Abstract
1587
Introduction: Patient-specific dosimetry in molecular radiotherapy relies on quantitative imaging, pharmacokinetic assessment and absorbed dose calculation. The DosiTest project aims to evaluate the uncertainties associated with each step of the clinical dosimetry protocol, via a virtual multicentric intercomparison based on Monte Carlo modeling. The first phase of the project considered only planar imaging. This work presents the generation of ‘virtual’ clinical SPECT-CT datasets based on GATE Monte Carlo modelling, which are subsequently integrated in commercial image workstations.
Methods: This study considered a therapy cycle of 6.85 GBq 177Lu-labelled DOTATATE derived from an IAEA-CRP project (E23005) on “Dosimetry in Radiopharmaceutical therapy for personalised patient treatment”. Patient images were obtained from a GE Infinia gamma camera using a MEGP collimator. Simulated SPECT projections (matrix size of 128 x 128, 15 seconds per projection and energy window at 208 keV ± 20%) were generated based on experimental time points at 1h, 4h, 24h, 48h and 96h. Simulated projections were validated against clinical SPECT projections by comparing flattened profiles (on x-axis by summing all the counts on y-axis) and using the gamma index. Subsequently, these simulated projections were incorporated in the patient SPECT-CT DICOM envelopes for its integration into a commercial image workstation. Images were reconstructed using the OSEM reconstruction algorithm on Hermes (with CT-based attenuation correction and manufacturer-based Monte Carlo scatter correction) and Xeleris (with CT derived attenuation map for attenuation correction and TEW scatter correction).

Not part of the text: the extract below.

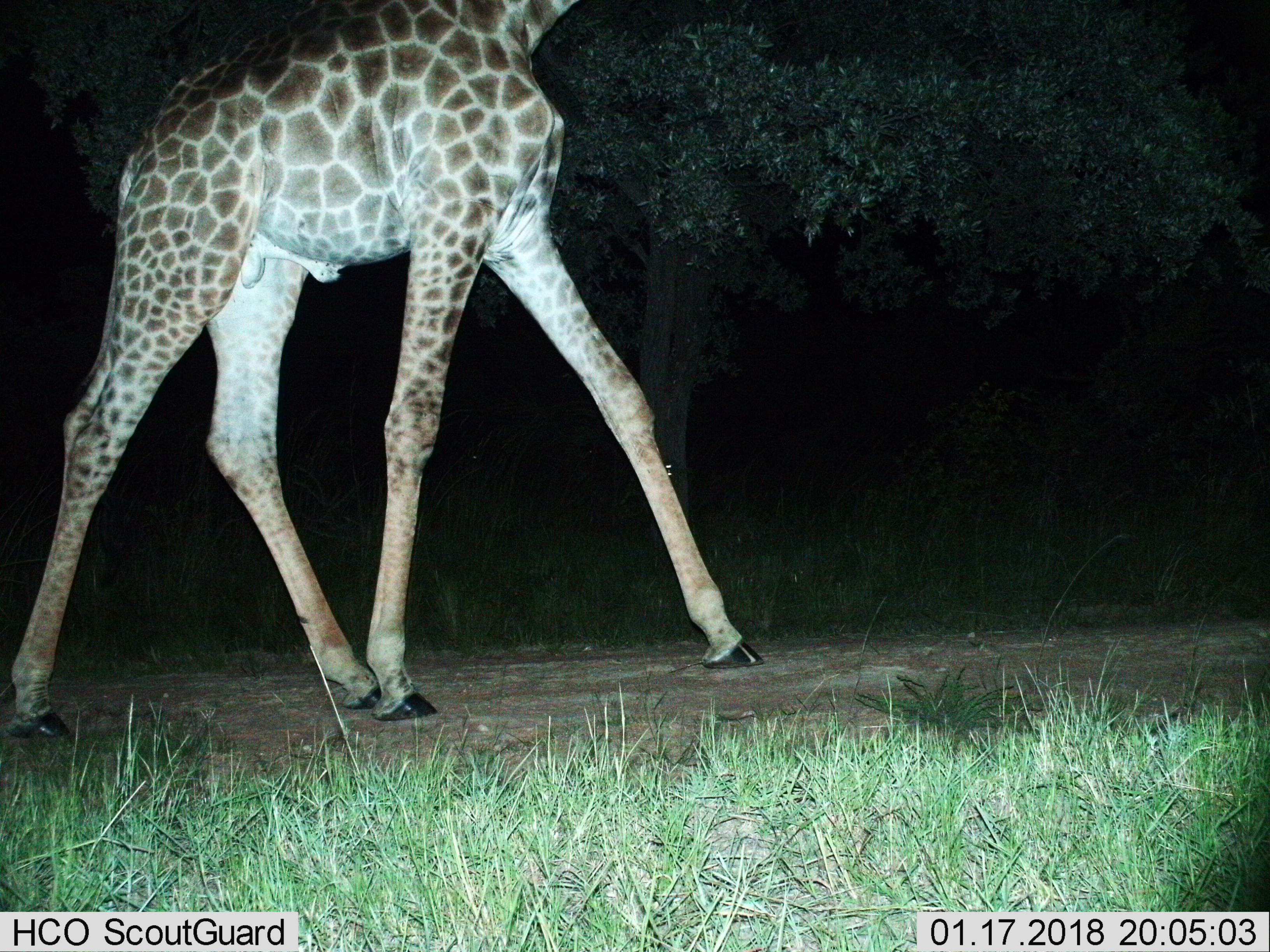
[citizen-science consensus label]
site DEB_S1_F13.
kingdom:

Results: Gamma index passing rate between 95 - 97% and average gamma of 0.26- 0.30 was obtained among different time points, which revealed high similarity between simulated and experimental SPECT images. Image reconstruction of the simulated projections using standard approaches was successful on a HERMES and Xeleris workstation, making it possible to initiate the multicentric virtual intercomparison with simulated SPECT images.
Conclusions: We simulated realistic clinical 177Lu SPECT-CT acquisitions with GATE. Modelled datasets will be circulated to different clinical departments to benchmark their clinical dosimetry procedure on a common reference dataset with the goal to assess uncertainties along the entire dosimetric chain.